A bench of Justices D Y Chandrachud and M R Shah told the counsel appearing for the petitioner that it would not consider one part of the prayer which sought direction to the authorities to restrain beggars, vagabonds and homeless persons from begging at public places or traffic junctions.
The bench said it would issue notices to the Centre and the Delhi government seeking their responses on the prayer made in the petition for rehabilitation, vaccination and providing food and shelters to beggars and vagabonds amid the pandemic. “As the Supreme Court, we would not want to take an elitist view that no beggars should be there on the streets,” the bench said. While referring to a part of the prayer made in the plea, the bench said it is seeking to restrain people from begging on the streets. ”This is a socio-economic problem of poverty. The idea is to rehabilitate them, give them and their children education,” it said, adding that such people have no choice and nobody wants to beg.
The bench said it is a ”wider issue” of social welfare policy of the government and the apex court cannot say that such persons should be kept away from our eyes. The counsel appearing for the petitioner said the object and purport of the prayer is to rehabilitate them and ensure that they are provided vaccination, food and shelter amid the pandemic situation.
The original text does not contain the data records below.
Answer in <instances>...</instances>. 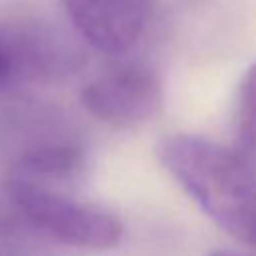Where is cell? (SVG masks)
Listing matches in <instances>:
<instances>
[{"label": "cell", "mask_w": 256, "mask_h": 256, "mask_svg": "<svg viewBox=\"0 0 256 256\" xmlns=\"http://www.w3.org/2000/svg\"><path fill=\"white\" fill-rule=\"evenodd\" d=\"M158 160L230 236L256 246V176L244 154L194 134L158 142Z\"/></svg>", "instance_id": "cell-1"}, {"label": "cell", "mask_w": 256, "mask_h": 256, "mask_svg": "<svg viewBox=\"0 0 256 256\" xmlns=\"http://www.w3.org/2000/svg\"><path fill=\"white\" fill-rule=\"evenodd\" d=\"M4 188L26 220L62 244L106 250L124 234L122 220L112 212L52 192L40 182L12 176Z\"/></svg>", "instance_id": "cell-2"}, {"label": "cell", "mask_w": 256, "mask_h": 256, "mask_svg": "<svg viewBox=\"0 0 256 256\" xmlns=\"http://www.w3.org/2000/svg\"><path fill=\"white\" fill-rule=\"evenodd\" d=\"M82 62V50L48 24L22 22L0 28V84L20 78L66 76Z\"/></svg>", "instance_id": "cell-3"}, {"label": "cell", "mask_w": 256, "mask_h": 256, "mask_svg": "<svg viewBox=\"0 0 256 256\" xmlns=\"http://www.w3.org/2000/svg\"><path fill=\"white\" fill-rule=\"evenodd\" d=\"M80 102L96 120L114 128H130L158 114L162 86L148 66L124 64L86 84Z\"/></svg>", "instance_id": "cell-4"}, {"label": "cell", "mask_w": 256, "mask_h": 256, "mask_svg": "<svg viewBox=\"0 0 256 256\" xmlns=\"http://www.w3.org/2000/svg\"><path fill=\"white\" fill-rule=\"evenodd\" d=\"M76 32L96 50L122 54L130 50L148 20V0H62Z\"/></svg>", "instance_id": "cell-5"}, {"label": "cell", "mask_w": 256, "mask_h": 256, "mask_svg": "<svg viewBox=\"0 0 256 256\" xmlns=\"http://www.w3.org/2000/svg\"><path fill=\"white\" fill-rule=\"evenodd\" d=\"M82 162V152L74 144H44L26 152L18 166L16 174L26 180L36 178H60L72 174Z\"/></svg>", "instance_id": "cell-6"}, {"label": "cell", "mask_w": 256, "mask_h": 256, "mask_svg": "<svg viewBox=\"0 0 256 256\" xmlns=\"http://www.w3.org/2000/svg\"><path fill=\"white\" fill-rule=\"evenodd\" d=\"M236 144L240 154L256 150V62L242 78L236 106Z\"/></svg>", "instance_id": "cell-7"}, {"label": "cell", "mask_w": 256, "mask_h": 256, "mask_svg": "<svg viewBox=\"0 0 256 256\" xmlns=\"http://www.w3.org/2000/svg\"><path fill=\"white\" fill-rule=\"evenodd\" d=\"M210 256H240V254H236V252H232V250H220V252H214V254H210Z\"/></svg>", "instance_id": "cell-8"}]
</instances>
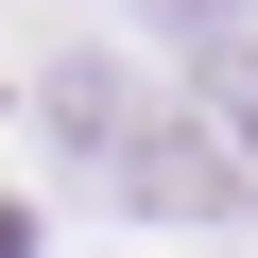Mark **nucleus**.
Segmentation results:
<instances>
[{
	"mask_svg": "<svg viewBox=\"0 0 258 258\" xmlns=\"http://www.w3.org/2000/svg\"><path fill=\"white\" fill-rule=\"evenodd\" d=\"M155 35H172V69H189V52H241L258 0H155Z\"/></svg>",
	"mask_w": 258,
	"mask_h": 258,
	"instance_id": "20e7f679",
	"label": "nucleus"
},
{
	"mask_svg": "<svg viewBox=\"0 0 258 258\" xmlns=\"http://www.w3.org/2000/svg\"><path fill=\"white\" fill-rule=\"evenodd\" d=\"M35 120H52V138H69V155L103 172V155L138 138L155 103H138V69H120V52H52V69H35Z\"/></svg>",
	"mask_w": 258,
	"mask_h": 258,
	"instance_id": "f03ea898",
	"label": "nucleus"
},
{
	"mask_svg": "<svg viewBox=\"0 0 258 258\" xmlns=\"http://www.w3.org/2000/svg\"><path fill=\"white\" fill-rule=\"evenodd\" d=\"M172 103H189L207 138H224V155L258 172V35H241V52H189V69H172Z\"/></svg>",
	"mask_w": 258,
	"mask_h": 258,
	"instance_id": "7ed1b4c3",
	"label": "nucleus"
},
{
	"mask_svg": "<svg viewBox=\"0 0 258 258\" xmlns=\"http://www.w3.org/2000/svg\"><path fill=\"white\" fill-rule=\"evenodd\" d=\"M103 189L138 207V224H224V207H241L258 172H241V155H207V120H189V103H155L138 138L103 155Z\"/></svg>",
	"mask_w": 258,
	"mask_h": 258,
	"instance_id": "f257e3e1",
	"label": "nucleus"
}]
</instances>
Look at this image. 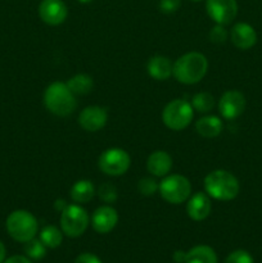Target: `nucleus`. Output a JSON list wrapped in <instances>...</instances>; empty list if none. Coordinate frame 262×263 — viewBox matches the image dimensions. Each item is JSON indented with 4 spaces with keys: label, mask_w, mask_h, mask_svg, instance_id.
I'll use <instances>...</instances> for the list:
<instances>
[{
    "label": "nucleus",
    "mask_w": 262,
    "mask_h": 263,
    "mask_svg": "<svg viewBox=\"0 0 262 263\" xmlns=\"http://www.w3.org/2000/svg\"><path fill=\"white\" fill-rule=\"evenodd\" d=\"M230 40L240 50H248L257 43V32L251 25L239 22L230 31Z\"/></svg>",
    "instance_id": "obj_14"
},
{
    "label": "nucleus",
    "mask_w": 262,
    "mask_h": 263,
    "mask_svg": "<svg viewBox=\"0 0 262 263\" xmlns=\"http://www.w3.org/2000/svg\"><path fill=\"white\" fill-rule=\"evenodd\" d=\"M146 168L153 176L163 177L171 171L172 158L169 153L163 151H156L148 157Z\"/></svg>",
    "instance_id": "obj_16"
},
{
    "label": "nucleus",
    "mask_w": 262,
    "mask_h": 263,
    "mask_svg": "<svg viewBox=\"0 0 262 263\" xmlns=\"http://www.w3.org/2000/svg\"><path fill=\"white\" fill-rule=\"evenodd\" d=\"M181 0H159V10L164 14H172L180 8Z\"/></svg>",
    "instance_id": "obj_29"
},
{
    "label": "nucleus",
    "mask_w": 262,
    "mask_h": 263,
    "mask_svg": "<svg viewBox=\"0 0 262 263\" xmlns=\"http://www.w3.org/2000/svg\"><path fill=\"white\" fill-rule=\"evenodd\" d=\"M3 263H32L27 257H23V256H13L9 257L8 259H5Z\"/></svg>",
    "instance_id": "obj_31"
},
{
    "label": "nucleus",
    "mask_w": 262,
    "mask_h": 263,
    "mask_svg": "<svg viewBox=\"0 0 262 263\" xmlns=\"http://www.w3.org/2000/svg\"><path fill=\"white\" fill-rule=\"evenodd\" d=\"M40 240L43 241V244L46 248L55 249L62 244V240H63V231H61L58 228H55L53 225L45 226L40 231Z\"/></svg>",
    "instance_id": "obj_22"
},
{
    "label": "nucleus",
    "mask_w": 262,
    "mask_h": 263,
    "mask_svg": "<svg viewBox=\"0 0 262 263\" xmlns=\"http://www.w3.org/2000/svg\"><path fill=\"white\" fill-rule=\"evenodd\" d=\"M185 263H218L217 254L211 247L197 246L186 252Z\"/></svg>",
    "instance_id": "obj_20"
},
{
    "label": "nucleus",
    "mask_w": 262,
    "mask_h": 263,
    "mask_svg": "<svg viewBox=\"0 0 262 263\" xmlns=\"http://www.w3.org/2000/svg\"><path fill=\"white\" fill-rule=\"evenodd\" d=\"M79 3H81V4H89V3H91L92 0H77Z\"/></svg>",
    "instance_id": "obj_35"
},
{
    "label": "nucleus",
    "mask_w": 262,
    "mask_h": 263,
    "mask_svg": "<svg viewBox=\"0 0 262 263\" xmlns=\"http://www.w3.org/2000/svg\"><path fill=\"white\" fill-rule=\"evenodd\" d=\"M195 130L203 138H216L222 131V121L217 116H204L197 121Z\"/></svg>",
    "instance_id": "obj_18"
},
{
    "label": "nucleus",
    "mask_w": 262,
    "mask_h": 263,
    "mask_svg": "<svg viewBox=\"0 0 262 263\" xmlns=\"http://www.w3.org/2000/svg\"><path fill=\"white\" fill-rule=\"evenodd\" d=\"M66 85L68 86V89L71 90L74 97L76 95H87L94 89V81H92L91 76L85 73L74 74L73 77H71L66 82Z\"/></svg>",
    "instance_id": "obj_21"
},
{
    "label": "nucleus",
    "mask_w": 262,
    "mask_h": 263,
    "mask_svg": "<svg viewBox=\"0 0 262 263\" xmlns=\"http://www.w3.org/2000/svg\"><path fill=\"white\" fill-rule=\"evenodd\" d=\"M98 195L103 202L110 204V203H115L117 200V189L110 182H104L98 189Z\"/></svg>",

The bench asked Solicitor General Tushar Mehta to assist it in the matter and posted it for hearing after two weeks. At the outset, the petitioner’s counsel told the bench that issue raised in the plea is regarding rehabilitation of beggars as the impending third wave of Covid-19 pandemic poses a serious threat.
The bench noted in its order that it has indicated to the petitioner that it is not inclined to countenance a prayer seeking directions to restrain beggars and vagabonds from the streets. ”The reason why people are generally required to take to the streets to beg is to eke out some elementary livelihood in the absence of education and employment. This is a socio-economic problem and can’t be remedied as sought in prayer A,” the bench observed.
It noted that petitioner’s counsel has said that he is not pressing the prayer seeking directions to restrain beggars and vagabonds from the streets. ”In view of the clarification issued, we are inclined to issue notice,” the bench said, while granting liberty to the petitioner to amend the prayer. It said since the immediate issue which needs to be attended is that of vaccinating these persons, it would expect the Centre and Delhi government to apprise it about the steps which are being taken to deal with this human situation.